[Start of Attachment]
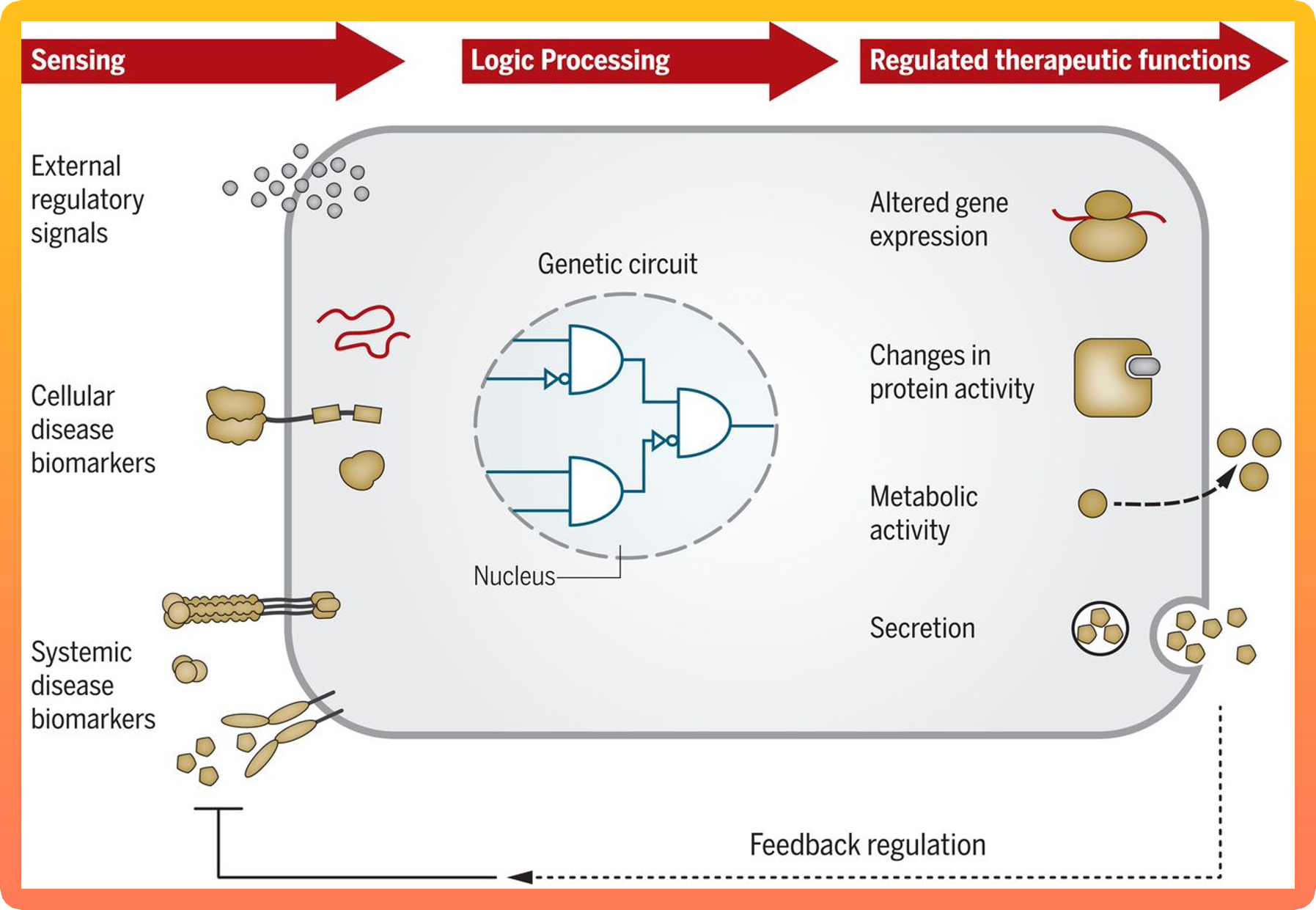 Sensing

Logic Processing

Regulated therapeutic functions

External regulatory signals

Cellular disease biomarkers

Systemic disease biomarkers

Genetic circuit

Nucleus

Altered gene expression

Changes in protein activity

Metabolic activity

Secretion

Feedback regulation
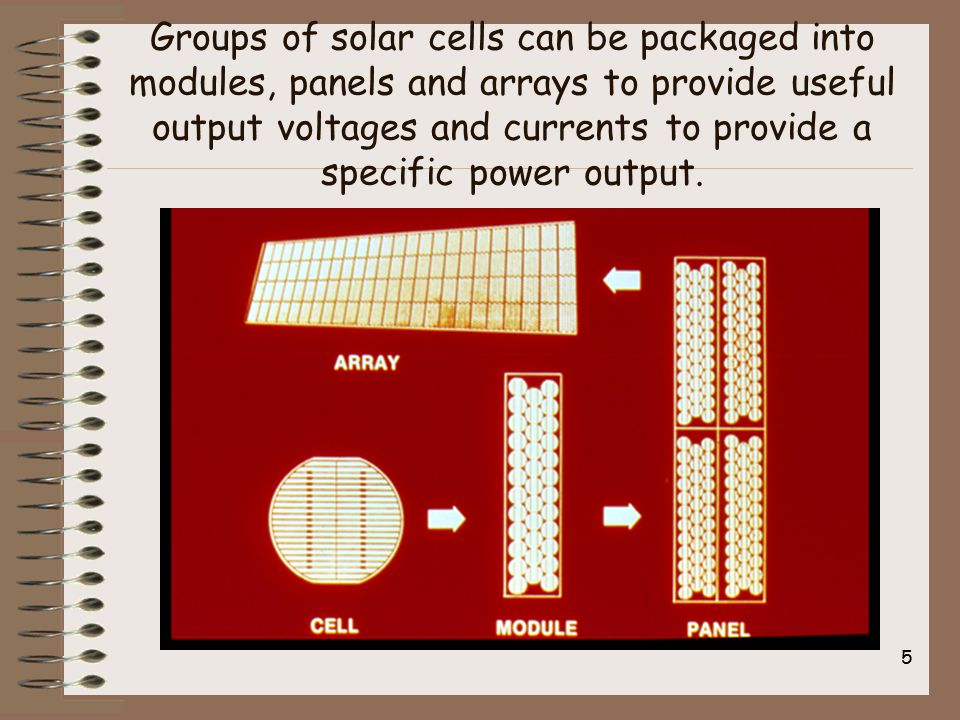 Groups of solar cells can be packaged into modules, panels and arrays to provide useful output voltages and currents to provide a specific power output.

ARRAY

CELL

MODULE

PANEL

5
[End of Attachment]
◆ ASSIGNMENT ◆
An exact transcription of the records above is needed, with no pictures included.

◆ SOLUTION TO THIS TASK ◆
 Sensing

Logic Processing

Regulated therapeutic functions

External regulatory signals

Cellular disease biomarkers

Systemic disease biomarkers

Genetic circuit

Nucleus

Altered gene expression

Changes in protein activity

Metabolic activity

Secretion

Feedback regulation
 Groups of solar cells can be packaged into modules, panels and arrays to provide useful output voltages and currents to provide a specific power output.

ARRAY

CELL

MODULE

PANEL

5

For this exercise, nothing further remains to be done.